The principal is under no obligation to maintain a power of attorney and can end the power of attorney at any time and for any reason. It is always a good idea to notify your agent and any third-party institutions that you are cancelling your power of attorney.
There is normally no need to register a power of attorney with a specific government office. The only exception to this is that in some states a power of attorney will need to be registered with the County Clerk’s Office in order to deal with the sale or purchase of real estate.
Yes, there are some things that an agent cannot do on your behalf. This list varies depending on what state you are in; however, common exclusions are your agent cannot vote for you or create or amend a last will and testament.
It is usually advisable for you to communicate your wishes to anyone you plan to name as agent, guardian, or physician in your power of attorney before signing it.

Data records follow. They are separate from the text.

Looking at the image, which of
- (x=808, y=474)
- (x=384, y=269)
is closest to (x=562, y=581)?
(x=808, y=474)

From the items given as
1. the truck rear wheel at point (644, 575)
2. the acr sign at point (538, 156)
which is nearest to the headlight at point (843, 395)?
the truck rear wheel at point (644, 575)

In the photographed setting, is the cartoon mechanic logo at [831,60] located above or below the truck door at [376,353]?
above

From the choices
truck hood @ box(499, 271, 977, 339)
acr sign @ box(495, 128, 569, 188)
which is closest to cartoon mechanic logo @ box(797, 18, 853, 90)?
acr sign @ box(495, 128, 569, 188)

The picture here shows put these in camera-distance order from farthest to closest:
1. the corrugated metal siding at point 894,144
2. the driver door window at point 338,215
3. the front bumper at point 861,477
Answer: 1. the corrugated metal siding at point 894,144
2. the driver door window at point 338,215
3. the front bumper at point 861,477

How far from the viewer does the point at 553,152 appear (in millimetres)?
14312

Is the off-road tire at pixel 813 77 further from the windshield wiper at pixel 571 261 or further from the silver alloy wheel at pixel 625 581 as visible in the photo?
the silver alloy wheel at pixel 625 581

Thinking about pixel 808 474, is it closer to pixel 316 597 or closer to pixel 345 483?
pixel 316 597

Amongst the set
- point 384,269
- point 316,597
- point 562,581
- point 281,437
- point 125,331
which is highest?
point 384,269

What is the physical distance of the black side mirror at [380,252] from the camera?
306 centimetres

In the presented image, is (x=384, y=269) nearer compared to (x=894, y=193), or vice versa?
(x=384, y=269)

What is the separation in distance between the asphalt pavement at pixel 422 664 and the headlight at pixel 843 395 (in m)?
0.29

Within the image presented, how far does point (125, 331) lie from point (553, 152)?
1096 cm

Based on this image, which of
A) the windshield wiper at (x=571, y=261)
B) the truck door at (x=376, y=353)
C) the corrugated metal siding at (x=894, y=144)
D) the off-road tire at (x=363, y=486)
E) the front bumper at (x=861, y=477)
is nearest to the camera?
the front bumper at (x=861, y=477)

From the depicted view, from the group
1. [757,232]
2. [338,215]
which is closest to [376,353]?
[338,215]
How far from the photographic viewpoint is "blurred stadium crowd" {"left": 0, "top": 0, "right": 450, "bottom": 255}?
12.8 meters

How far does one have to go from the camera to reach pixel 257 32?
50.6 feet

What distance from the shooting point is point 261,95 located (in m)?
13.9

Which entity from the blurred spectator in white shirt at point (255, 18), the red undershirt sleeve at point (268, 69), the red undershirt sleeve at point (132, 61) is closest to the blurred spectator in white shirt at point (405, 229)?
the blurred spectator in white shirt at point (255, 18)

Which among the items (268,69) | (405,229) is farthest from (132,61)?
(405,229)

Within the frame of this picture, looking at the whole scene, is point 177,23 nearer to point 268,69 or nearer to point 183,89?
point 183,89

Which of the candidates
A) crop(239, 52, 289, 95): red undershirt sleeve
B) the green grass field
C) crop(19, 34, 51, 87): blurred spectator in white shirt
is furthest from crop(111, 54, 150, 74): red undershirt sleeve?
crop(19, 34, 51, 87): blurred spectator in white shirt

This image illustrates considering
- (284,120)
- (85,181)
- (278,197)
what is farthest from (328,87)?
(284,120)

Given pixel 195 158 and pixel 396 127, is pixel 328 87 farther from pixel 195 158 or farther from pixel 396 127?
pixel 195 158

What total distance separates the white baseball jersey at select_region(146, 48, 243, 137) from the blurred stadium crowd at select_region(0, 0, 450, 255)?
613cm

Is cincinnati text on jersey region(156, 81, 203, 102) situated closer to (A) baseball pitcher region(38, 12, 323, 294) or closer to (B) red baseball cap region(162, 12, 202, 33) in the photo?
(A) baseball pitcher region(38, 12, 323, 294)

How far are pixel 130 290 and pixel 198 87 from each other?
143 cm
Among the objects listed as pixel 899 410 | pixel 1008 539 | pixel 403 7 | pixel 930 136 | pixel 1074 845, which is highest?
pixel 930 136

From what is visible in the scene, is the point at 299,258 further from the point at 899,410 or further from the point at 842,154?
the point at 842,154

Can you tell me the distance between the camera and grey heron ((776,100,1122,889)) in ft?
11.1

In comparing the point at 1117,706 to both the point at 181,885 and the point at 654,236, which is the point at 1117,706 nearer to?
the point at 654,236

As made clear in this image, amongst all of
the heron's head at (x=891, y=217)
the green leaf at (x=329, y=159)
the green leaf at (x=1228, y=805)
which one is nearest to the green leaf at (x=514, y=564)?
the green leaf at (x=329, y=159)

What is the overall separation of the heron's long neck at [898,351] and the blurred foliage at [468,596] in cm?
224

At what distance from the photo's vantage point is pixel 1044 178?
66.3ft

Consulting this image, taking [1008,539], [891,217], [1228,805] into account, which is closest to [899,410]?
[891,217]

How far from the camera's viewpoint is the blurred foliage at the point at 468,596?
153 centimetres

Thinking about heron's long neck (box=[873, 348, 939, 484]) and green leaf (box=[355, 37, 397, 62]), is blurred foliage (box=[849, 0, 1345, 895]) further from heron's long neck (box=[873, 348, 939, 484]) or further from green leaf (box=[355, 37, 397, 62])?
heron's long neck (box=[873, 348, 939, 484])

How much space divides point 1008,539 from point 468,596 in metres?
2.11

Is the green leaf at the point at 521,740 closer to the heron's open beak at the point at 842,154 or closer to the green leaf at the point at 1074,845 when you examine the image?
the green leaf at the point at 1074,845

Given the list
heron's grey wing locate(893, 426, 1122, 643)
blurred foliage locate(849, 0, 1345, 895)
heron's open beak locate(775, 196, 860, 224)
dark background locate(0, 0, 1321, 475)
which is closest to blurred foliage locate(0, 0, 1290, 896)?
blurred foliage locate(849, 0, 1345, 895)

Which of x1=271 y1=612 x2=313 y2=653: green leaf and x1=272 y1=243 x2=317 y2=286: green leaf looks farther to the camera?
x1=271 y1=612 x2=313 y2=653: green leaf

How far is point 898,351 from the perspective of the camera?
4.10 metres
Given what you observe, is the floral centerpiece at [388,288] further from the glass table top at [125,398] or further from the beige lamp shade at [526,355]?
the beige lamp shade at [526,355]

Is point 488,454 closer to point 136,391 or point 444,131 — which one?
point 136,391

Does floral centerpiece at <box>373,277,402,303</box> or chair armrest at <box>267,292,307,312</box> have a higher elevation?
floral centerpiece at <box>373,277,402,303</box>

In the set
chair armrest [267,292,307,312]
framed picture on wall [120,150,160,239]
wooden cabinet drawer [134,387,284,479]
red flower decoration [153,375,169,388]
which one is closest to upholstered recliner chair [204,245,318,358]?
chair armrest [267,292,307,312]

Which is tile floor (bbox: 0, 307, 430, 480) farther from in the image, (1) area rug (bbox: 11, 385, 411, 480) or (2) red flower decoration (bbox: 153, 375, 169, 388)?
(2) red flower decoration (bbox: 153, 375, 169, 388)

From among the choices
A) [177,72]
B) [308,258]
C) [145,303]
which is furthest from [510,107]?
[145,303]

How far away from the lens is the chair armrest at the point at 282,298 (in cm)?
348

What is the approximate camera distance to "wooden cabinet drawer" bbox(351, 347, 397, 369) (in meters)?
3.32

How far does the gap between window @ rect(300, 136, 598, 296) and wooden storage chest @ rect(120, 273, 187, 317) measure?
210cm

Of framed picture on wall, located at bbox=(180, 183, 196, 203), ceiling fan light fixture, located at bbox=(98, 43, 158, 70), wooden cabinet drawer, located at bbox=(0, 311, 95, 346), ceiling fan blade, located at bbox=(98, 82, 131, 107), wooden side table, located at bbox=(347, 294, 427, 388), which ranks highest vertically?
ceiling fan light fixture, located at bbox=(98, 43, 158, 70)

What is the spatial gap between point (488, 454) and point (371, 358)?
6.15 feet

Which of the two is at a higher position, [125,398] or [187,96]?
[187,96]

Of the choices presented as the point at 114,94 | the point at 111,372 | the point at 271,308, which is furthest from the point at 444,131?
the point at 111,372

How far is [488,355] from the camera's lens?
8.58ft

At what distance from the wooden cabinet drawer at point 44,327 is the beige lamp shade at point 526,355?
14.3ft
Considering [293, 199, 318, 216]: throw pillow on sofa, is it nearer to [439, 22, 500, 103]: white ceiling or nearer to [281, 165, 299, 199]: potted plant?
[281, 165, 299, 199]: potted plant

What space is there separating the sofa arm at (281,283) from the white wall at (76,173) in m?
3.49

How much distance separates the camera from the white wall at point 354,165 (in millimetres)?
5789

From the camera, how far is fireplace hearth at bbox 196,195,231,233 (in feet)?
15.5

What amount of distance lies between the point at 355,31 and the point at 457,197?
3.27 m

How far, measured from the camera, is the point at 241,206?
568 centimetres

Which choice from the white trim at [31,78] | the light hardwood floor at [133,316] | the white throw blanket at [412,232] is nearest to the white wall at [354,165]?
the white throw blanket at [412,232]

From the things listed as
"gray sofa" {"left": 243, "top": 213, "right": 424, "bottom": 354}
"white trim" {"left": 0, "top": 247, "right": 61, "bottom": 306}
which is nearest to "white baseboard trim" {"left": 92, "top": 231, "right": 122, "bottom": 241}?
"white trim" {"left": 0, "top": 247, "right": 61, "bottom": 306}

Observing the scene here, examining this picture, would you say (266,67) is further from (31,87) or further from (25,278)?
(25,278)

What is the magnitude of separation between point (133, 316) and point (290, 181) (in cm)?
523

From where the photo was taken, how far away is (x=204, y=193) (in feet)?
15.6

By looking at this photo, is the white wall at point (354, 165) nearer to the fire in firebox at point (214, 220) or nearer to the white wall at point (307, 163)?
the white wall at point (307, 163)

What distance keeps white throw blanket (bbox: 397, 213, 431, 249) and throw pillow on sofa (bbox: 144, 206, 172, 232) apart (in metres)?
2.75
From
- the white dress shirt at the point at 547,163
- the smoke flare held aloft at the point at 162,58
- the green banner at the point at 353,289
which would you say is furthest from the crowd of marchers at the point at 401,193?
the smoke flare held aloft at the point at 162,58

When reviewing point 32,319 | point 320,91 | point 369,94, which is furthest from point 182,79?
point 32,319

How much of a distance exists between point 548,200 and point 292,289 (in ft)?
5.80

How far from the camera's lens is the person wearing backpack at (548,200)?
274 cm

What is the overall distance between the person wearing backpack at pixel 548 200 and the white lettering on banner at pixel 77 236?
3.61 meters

This will help ensure that your wishes are understood and will be better carried out.
Next, read your power of attorney thoroughly and make any alterations needed. Follow your state's witnessing requirements when signing, which will be included with the attached instructions. It is recommended that you use two witnesses and a notary when signing, even if your state allows fewer witnesses.
Distribute hard copies and electronic copies to any person named in the power of attorney after everyone has signed.
Every few years the principal should review the power of attorney to determine if any changes are needed. Major life events, such as the birth of a child or receiving new assets, may make it necessary to amend the form or create a new one. If you need to do this, simply use LegalNature's form to revoke your first power of attorney and modify your wishes.
If you do not need to amend your existing power of attorney but want to revoke your agent’s powers, simply complete a revocation of power of attorney form.